2023-06-14 12:56:49

by Wander Lairson Costa

[permalink] [raw]
Subject: [PATCH v10 0/2] kernel/fork: beware of __put_task_struct calling context

Under PREEMPT_RT, __put_task_struct() indirectly acquires sleeping
locks. Therefore, it can't be called from an non-preemptible context.

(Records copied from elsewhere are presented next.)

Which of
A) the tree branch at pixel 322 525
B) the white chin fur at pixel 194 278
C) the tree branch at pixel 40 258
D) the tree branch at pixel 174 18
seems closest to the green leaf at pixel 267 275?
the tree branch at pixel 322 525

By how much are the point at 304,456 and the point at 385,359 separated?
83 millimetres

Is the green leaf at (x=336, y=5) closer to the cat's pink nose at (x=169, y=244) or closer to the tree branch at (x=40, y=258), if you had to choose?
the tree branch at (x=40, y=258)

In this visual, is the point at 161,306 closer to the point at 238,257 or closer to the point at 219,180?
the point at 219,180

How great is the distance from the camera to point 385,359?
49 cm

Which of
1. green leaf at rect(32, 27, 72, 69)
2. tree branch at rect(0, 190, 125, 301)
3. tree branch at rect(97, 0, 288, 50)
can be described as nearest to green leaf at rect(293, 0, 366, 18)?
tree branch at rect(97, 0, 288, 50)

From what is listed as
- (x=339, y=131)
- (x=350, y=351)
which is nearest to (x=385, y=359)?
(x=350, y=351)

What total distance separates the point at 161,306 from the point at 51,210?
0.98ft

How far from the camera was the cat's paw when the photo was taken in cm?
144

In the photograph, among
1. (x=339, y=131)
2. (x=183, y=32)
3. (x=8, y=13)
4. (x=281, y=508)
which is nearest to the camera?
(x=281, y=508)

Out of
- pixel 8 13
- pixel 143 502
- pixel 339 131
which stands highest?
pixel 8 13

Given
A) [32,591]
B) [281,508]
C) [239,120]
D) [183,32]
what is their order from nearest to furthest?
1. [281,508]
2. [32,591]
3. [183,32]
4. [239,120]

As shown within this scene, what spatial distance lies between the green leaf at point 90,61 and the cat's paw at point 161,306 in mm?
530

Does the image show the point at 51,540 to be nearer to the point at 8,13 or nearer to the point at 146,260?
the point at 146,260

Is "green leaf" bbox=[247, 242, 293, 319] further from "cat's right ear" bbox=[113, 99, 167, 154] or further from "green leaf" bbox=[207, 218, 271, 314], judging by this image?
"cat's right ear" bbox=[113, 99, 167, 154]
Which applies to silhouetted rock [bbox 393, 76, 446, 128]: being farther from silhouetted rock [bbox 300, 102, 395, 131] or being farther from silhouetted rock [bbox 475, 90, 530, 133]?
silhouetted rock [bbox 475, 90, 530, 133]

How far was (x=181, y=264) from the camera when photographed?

Instead of calling __put_task_struct() directly, we defer it using
call_rcu(). A more natural approach would use a workqueue, but since
in PREEMPT_RT, we can't allocate dynamic memory from atomic context,
the code would become more complex because we would need to put the
work_struct instance in the task_struct and initialize it when we
allocate a new task_struct.

Changelog
=========

v1:
* Initial implementation fixing the splat.

v2:
* Isolate the logic in its own function.
* Fix two more cases caught in review.

v3:
* Change __put_task_struct() to handle the issue internally.

v4:
* Explain why call_rcu() is safe to call from interrupt context.

v5:
* Explain why __put_task_struct() doesn't conflict with
put_task_sruct_rcu_user.

v6:
* As per Sebastian's review, revert back the implementation of v2
with a distinct function.
* Add a check in put_task_struct() to warning when called from a
non-sleepable context.
* Address more call sites.

v7:
* Fix typos.
* Add an explanation why the new function doesn't conflict with
delayed_free_task().

v8:
* Bring back v5.
* Fix coding style.

v9:
* Reorganize to not need ___put_task_struct() by Oleg's suggestion.

v10:
* Add a patch preventing a splat when compile with
CONFIG_PROVE_RAW_LOCK_NESTING.

Reported-by: Hu Chunyu <[email protected]>
Suggested-by: Oleg Nesterov <[email protected]>
Suggested-by: Valentin Schneider <[email protected]>
Suggested-by: Peter Zijlstra <[email protected]>
Cc: Sebastian Andrzej Siewior <[email protected]>
Cc: Paul McKenney <[email protected]>
Cc: Steven Rostedt <[email protected]>
Cc: Luis Goncalves <[email protected]>

Wander Lairson Costa (2):
kernel/fork: beware of __put_task_struct calling context
sched: avoid false lockdep splat in put_task_struct()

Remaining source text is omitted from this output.